Hotel in San Sebastián, Spain
Hotel Villa Favorita
750pts19th-Century Villa, Two-Star Kitchen

About Hotel Villa Favorita
The last 19th-century villa standing on La Concha beachfront, Hotel Villa Favorita occupies a singular position in San Sebastián's hotel scene: 25 rooms, Michelin-recognised architecture of calm, and a two-Michelin-star restaurant in Amelia by Paulo Airaudo. Rates from $431 place it firmly in the city's premium tier, alongside a Michelin 1 Key designation awarded in 2024.
A Beachfront Villa at the Edge of La Concha
San Sebastián's La Concha promenade is one of the most photographed stretches of coastline in the Basque Country, and the buildings that line it have, over a century, largely been converted, demolished, or absorbed into larger hotel chains. Hotel Villa Favorita survives as the exception: a 19th-century villa that has been meticulously restored and returned to use as a 25-room boutique property at Zubieta Kalea, 26. Walking towards it along the promenade, you register the scale before anything else. Where neighbouring facades present flat, institutional frontage, the villa reads as a private residence that simply decided to open its doors. That sense of measured restraint carries inside.
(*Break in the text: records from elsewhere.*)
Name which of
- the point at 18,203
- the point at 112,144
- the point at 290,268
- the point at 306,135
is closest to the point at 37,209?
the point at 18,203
The interiors work in Atlantic blues against a palette of neutrals, a combination that references the bay without resorting to nautical kitsch. Contemporary furniture sits against preserved architectural detail in a way that feels considered rather than forced. The hotel describes itself as a hotel singular, a designation that points less to marketing and more to the actual rarity of its position: there is no comparable 19th-century beachfront villa operating at this level anywhere else in the city. That scarcity has a practical effect on how the property fits into San Sebastián's accommodation picture, which we'll come to.
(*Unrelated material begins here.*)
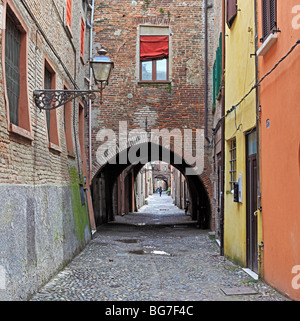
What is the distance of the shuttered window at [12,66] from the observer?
18.7 ft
The Retreat Logic of 25 Rooms
San Sebastián's premium accommodation splits between grand-scale landmarks and smaller, design-specific properties. Hotel Maria Cristina and Nobu Hotel San Sebastián operate in the former category; Villa Favorita belongs to the latter. At 25 rooms, the property functions closer to a private house than a conventional hotel, and that scale has a direct effect on the rhythm of a stay. Corridors are quieter. Check-in is less transactional. The ratio of staff attention to guest volume is, by structural necessity, higher.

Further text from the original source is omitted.